Start EXTRACT TO READ

I am fascinated by motivic development.  The idea of a small seed sprouting into a gigantic tree is intriguing to me (in the figuratively musical sense), because it is an origin that keeps relating to itself, an organic microcosm, a universe born of one or a small few simple ideas.

I was lucky to have composition teachers who shared this interest, and as early as my freshman year at Hartt I was given a list of ways that one can develop an idea (not every way conceivable in the universe, but still a very comprehensive list).  Although I have since misplaced that list, I often think of it when I have my “seed” that I want to grow into the gigantic tree.  Some of the ways of transforming ideas that it covered were rhythmic alteration (augmentation, diminution, etc.), transposition, inversion, retrograde, fragmentation, expansion, and many others.

I hope that I will be able to write a “Tool” on this blog for each way of developing an idea, so I decided to start with a rather simple one: octave displacement.

Octave displacement can take on various forms.  One way of using octave displacement is transposition of the entire idea up an octave.  This is very common in many jazz tunes–Pat Metheny is a master of this.  Transposing the whole melody or motive up an octave can add variety, excitement, and a sense of direction, all while keeping the material organic.

End EXTRACT TO READ
Start STORED ROWS

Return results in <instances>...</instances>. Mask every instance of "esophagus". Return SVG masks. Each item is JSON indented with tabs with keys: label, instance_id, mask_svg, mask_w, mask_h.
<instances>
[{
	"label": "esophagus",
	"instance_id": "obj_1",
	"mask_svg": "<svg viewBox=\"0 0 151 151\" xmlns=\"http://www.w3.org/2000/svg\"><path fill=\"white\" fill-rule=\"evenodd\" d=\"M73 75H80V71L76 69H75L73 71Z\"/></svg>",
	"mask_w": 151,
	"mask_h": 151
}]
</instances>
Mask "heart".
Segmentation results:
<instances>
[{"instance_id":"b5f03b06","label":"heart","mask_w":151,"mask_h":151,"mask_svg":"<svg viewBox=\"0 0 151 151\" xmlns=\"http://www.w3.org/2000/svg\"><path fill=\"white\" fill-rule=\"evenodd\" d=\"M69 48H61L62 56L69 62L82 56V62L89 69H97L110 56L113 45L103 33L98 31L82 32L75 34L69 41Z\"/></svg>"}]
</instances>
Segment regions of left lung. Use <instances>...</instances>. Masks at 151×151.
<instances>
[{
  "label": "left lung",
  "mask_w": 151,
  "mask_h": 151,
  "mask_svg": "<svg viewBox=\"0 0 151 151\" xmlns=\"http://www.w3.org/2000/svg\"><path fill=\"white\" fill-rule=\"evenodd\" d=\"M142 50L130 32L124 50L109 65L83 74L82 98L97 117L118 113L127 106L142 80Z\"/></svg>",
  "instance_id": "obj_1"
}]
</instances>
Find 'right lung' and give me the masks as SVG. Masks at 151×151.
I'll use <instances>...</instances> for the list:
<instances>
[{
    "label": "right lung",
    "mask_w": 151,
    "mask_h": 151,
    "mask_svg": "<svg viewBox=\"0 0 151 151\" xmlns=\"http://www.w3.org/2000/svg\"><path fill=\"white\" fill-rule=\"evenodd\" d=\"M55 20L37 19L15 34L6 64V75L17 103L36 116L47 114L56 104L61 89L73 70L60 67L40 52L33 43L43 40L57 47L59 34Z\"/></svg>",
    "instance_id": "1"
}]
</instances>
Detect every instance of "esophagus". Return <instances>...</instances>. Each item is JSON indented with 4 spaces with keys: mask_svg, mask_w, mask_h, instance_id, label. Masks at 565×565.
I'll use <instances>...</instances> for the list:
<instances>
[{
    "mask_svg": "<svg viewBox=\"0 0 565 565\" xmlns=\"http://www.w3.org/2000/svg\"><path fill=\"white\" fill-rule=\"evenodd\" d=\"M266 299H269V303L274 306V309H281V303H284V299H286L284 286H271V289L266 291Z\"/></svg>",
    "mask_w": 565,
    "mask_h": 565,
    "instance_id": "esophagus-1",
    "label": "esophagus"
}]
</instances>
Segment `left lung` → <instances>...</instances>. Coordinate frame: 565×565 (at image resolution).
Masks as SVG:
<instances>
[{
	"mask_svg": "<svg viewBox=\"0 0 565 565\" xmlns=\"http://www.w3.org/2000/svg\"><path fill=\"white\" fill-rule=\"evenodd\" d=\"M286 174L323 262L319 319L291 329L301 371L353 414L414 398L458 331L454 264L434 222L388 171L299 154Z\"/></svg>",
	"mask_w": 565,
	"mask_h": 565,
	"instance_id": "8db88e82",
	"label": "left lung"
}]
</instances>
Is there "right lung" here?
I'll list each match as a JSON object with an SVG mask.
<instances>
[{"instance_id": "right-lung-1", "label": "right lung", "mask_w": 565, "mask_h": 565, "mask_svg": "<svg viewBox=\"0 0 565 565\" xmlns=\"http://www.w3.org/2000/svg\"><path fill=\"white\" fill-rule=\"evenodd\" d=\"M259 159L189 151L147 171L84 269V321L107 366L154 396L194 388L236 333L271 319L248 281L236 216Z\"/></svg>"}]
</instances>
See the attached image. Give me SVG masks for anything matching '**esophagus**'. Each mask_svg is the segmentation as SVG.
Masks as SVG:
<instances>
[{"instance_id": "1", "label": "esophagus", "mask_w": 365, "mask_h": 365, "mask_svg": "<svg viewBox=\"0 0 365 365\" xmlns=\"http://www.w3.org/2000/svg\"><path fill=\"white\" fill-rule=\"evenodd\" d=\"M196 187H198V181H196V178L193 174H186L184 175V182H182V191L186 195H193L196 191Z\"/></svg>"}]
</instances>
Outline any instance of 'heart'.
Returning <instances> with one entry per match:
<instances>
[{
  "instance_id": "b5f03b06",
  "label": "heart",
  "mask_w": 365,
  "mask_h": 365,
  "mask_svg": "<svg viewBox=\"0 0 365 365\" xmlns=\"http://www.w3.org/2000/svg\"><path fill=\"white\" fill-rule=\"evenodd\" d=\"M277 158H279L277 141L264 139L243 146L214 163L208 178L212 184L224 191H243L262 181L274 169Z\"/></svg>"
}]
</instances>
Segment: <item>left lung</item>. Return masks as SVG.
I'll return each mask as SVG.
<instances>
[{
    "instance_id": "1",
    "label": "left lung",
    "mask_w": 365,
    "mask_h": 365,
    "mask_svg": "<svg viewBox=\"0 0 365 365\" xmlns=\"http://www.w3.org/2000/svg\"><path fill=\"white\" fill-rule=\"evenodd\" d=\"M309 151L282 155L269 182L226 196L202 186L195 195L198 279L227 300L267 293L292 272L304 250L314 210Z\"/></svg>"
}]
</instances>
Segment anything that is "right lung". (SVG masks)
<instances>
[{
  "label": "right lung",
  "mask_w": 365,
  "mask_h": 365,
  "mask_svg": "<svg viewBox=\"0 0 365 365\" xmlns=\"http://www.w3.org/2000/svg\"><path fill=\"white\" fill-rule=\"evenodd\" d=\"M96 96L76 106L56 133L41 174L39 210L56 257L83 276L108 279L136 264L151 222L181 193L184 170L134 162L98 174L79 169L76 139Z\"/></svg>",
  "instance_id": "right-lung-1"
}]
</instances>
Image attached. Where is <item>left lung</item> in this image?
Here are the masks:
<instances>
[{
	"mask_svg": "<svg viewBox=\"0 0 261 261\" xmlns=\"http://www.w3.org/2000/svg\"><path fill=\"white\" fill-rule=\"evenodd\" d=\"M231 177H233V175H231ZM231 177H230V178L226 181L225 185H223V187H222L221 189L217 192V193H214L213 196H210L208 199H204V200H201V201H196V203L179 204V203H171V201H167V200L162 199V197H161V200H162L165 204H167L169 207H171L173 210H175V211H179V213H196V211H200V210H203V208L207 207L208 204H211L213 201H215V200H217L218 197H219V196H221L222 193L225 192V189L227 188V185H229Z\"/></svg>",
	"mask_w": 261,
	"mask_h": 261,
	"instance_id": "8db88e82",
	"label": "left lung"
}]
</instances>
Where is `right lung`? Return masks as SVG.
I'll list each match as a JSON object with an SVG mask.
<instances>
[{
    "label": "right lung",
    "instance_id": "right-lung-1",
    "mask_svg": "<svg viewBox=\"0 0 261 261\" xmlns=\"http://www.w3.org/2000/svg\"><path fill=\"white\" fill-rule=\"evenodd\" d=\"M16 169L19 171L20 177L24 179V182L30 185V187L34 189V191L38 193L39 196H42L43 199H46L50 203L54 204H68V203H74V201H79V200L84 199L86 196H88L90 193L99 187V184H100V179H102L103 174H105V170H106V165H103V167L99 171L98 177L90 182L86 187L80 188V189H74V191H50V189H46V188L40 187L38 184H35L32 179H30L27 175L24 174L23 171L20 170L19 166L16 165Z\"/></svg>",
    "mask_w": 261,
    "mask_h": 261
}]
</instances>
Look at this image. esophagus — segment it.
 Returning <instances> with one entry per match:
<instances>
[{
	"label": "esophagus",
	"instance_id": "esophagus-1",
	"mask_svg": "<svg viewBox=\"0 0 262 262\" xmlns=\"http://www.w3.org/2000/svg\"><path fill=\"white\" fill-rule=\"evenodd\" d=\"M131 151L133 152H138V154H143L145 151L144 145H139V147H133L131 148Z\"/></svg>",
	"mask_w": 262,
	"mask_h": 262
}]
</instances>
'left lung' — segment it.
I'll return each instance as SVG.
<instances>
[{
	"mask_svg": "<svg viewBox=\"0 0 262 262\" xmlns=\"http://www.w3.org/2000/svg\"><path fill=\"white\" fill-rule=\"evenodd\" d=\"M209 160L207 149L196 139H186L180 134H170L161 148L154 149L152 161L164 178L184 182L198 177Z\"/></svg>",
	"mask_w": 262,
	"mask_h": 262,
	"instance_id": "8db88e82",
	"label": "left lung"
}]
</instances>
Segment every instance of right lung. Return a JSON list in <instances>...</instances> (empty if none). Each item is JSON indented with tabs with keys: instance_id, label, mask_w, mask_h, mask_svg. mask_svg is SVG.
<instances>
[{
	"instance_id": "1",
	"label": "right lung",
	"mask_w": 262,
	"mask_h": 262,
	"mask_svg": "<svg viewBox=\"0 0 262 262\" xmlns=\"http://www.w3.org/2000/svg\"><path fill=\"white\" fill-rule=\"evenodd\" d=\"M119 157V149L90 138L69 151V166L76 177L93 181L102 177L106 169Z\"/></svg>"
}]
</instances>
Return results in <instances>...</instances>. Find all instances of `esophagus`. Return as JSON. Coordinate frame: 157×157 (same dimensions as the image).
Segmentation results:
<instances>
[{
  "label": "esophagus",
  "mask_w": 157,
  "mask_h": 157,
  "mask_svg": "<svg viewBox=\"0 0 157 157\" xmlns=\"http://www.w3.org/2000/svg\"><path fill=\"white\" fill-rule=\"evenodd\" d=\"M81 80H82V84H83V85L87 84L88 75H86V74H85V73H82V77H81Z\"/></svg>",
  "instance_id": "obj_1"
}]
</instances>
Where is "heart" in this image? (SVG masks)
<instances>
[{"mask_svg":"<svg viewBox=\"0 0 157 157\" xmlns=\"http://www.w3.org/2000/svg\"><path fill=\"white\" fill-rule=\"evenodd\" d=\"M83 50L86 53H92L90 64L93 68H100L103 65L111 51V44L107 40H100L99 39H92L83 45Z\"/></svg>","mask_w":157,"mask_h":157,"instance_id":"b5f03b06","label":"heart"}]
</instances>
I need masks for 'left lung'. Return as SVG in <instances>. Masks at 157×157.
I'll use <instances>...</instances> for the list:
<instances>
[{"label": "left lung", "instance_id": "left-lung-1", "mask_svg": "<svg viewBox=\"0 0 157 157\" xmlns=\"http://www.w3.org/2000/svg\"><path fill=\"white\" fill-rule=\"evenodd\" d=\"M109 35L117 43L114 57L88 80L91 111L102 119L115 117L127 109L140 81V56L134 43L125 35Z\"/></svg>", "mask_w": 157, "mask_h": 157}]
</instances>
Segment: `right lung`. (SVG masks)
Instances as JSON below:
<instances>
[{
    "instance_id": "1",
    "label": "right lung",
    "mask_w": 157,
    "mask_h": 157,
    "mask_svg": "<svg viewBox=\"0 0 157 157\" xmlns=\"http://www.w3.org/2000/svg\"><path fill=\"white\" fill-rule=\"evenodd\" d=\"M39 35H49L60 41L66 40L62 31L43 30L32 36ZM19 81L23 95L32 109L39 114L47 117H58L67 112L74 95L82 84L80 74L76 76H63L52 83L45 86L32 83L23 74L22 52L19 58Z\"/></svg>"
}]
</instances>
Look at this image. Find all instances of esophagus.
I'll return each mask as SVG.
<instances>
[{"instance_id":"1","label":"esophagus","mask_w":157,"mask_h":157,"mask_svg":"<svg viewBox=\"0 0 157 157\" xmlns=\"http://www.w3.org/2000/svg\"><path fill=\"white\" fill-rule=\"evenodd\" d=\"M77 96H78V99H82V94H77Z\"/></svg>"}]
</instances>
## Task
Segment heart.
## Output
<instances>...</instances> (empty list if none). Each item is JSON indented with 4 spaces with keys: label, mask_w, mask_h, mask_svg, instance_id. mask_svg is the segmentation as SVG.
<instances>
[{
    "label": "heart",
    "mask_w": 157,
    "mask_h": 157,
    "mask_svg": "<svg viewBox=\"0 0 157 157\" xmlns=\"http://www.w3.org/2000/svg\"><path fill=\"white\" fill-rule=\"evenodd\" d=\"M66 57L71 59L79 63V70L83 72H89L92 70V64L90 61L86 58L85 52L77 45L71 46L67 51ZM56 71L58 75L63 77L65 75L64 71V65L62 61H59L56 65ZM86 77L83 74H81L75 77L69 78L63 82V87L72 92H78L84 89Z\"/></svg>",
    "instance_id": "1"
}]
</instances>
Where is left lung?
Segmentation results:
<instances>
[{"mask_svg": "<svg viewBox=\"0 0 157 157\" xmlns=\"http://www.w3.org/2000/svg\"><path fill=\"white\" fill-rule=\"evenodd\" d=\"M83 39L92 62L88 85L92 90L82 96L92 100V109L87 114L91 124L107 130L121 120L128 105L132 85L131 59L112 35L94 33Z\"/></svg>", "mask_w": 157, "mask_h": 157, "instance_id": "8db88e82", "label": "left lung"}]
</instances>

End STORED ROWS

• **WHAT IS ASKED**
1. From the essay on motivic development, list the ways of transforming ideas that the composition teachers' list is said to have covered, leaving out the examples given in parentheses.
2. Revise the essay on motivic development from "I hope that" up to and including "one: octave displacement.", substituting "website" for "blog".

• **SOLUTIONS**
1.
- Rhythmic alteration
- Transposition
- Inversion
- Retrograde
- Fragmentation
- Expansion

2.
I hope that I will be able to write a “Tool” on this website for each way of developing an idea, so I decided to start with a rather simple one: octave displacement.